▼▼▼

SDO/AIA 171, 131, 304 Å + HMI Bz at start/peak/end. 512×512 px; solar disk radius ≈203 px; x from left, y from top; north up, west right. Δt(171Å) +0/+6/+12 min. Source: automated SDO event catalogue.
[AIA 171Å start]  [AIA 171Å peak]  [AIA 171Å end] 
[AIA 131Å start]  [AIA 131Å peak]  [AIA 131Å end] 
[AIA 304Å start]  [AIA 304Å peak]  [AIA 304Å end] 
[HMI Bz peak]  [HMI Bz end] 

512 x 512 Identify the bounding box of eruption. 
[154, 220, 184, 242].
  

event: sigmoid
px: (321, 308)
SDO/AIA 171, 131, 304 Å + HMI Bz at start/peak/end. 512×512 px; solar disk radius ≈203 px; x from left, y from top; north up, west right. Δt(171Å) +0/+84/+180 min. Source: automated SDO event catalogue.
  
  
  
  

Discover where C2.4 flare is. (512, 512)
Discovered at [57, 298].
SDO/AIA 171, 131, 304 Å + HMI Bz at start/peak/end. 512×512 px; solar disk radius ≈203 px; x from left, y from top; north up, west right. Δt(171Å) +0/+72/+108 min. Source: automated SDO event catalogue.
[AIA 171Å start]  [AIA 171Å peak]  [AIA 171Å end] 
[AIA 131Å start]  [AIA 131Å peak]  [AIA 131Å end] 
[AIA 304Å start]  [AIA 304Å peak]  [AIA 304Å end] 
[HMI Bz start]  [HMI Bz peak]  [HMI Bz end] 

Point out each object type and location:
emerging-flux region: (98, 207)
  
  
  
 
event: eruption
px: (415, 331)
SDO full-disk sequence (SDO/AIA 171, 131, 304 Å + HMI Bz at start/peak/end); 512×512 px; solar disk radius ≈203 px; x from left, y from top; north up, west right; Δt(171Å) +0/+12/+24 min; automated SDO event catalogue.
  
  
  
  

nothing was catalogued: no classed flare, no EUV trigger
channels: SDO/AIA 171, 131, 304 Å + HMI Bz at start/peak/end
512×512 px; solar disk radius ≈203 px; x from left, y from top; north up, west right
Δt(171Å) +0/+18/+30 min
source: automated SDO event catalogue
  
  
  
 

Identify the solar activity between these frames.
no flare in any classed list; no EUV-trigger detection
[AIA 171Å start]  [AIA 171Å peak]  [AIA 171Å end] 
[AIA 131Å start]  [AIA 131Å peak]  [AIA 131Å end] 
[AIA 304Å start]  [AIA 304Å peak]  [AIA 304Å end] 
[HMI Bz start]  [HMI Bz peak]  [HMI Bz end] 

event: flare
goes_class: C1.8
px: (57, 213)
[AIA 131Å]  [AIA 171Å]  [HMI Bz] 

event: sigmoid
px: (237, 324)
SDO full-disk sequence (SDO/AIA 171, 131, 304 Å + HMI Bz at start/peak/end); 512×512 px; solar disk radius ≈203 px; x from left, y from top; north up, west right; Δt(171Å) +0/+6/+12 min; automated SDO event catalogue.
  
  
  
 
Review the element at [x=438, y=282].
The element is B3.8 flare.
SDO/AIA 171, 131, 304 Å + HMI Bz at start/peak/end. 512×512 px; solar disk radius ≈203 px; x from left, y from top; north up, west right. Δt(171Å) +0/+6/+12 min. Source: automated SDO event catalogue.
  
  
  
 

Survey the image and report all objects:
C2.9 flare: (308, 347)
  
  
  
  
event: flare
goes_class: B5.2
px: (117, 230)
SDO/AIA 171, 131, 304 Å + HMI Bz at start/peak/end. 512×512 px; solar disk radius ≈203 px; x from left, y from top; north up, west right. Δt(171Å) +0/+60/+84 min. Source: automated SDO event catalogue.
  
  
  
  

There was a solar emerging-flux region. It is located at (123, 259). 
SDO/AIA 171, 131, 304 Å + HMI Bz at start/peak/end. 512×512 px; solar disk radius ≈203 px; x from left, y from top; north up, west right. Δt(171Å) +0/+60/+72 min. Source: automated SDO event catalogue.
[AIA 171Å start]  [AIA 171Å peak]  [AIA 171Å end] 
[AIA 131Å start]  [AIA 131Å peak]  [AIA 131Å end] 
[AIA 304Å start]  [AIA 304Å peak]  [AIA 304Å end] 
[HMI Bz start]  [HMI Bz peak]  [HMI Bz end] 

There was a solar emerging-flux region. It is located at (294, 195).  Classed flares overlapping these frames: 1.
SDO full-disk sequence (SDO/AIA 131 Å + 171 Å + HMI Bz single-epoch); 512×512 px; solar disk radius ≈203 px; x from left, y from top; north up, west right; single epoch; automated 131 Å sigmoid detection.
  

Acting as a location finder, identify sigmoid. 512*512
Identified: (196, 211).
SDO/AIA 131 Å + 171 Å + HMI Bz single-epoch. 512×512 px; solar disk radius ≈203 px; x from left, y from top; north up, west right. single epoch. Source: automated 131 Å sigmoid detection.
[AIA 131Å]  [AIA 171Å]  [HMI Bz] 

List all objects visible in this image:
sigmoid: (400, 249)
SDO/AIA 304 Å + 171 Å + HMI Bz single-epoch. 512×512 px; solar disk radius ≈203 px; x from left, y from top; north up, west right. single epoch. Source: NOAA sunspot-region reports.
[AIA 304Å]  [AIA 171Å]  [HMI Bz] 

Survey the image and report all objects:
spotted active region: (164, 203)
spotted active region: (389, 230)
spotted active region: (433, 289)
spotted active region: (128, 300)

▲▲▲

__TASK BRIEF__
Take the line containing "SDO/AIA 304 Å" as the start and the last line of the data as the end, and reproduce that range exactly.

__TASK ANSWER__
SDO/AIA 304 Å + 171 Å + HMI Bz single-epoch. 512×512 px; solar disk radius ≈203 px; x from left, y from top; north up, west right. single epoch. Source: NOAA sunspot-region reports.
[AIA 304Å]  [AIA 171Å]  [HMI Bz] 

Survey the image and report all objects:
spotted active region: (164, 203)
spotted active region: (389, 230)
spotted active region: (433, 289)
spotted active region: (128, 300)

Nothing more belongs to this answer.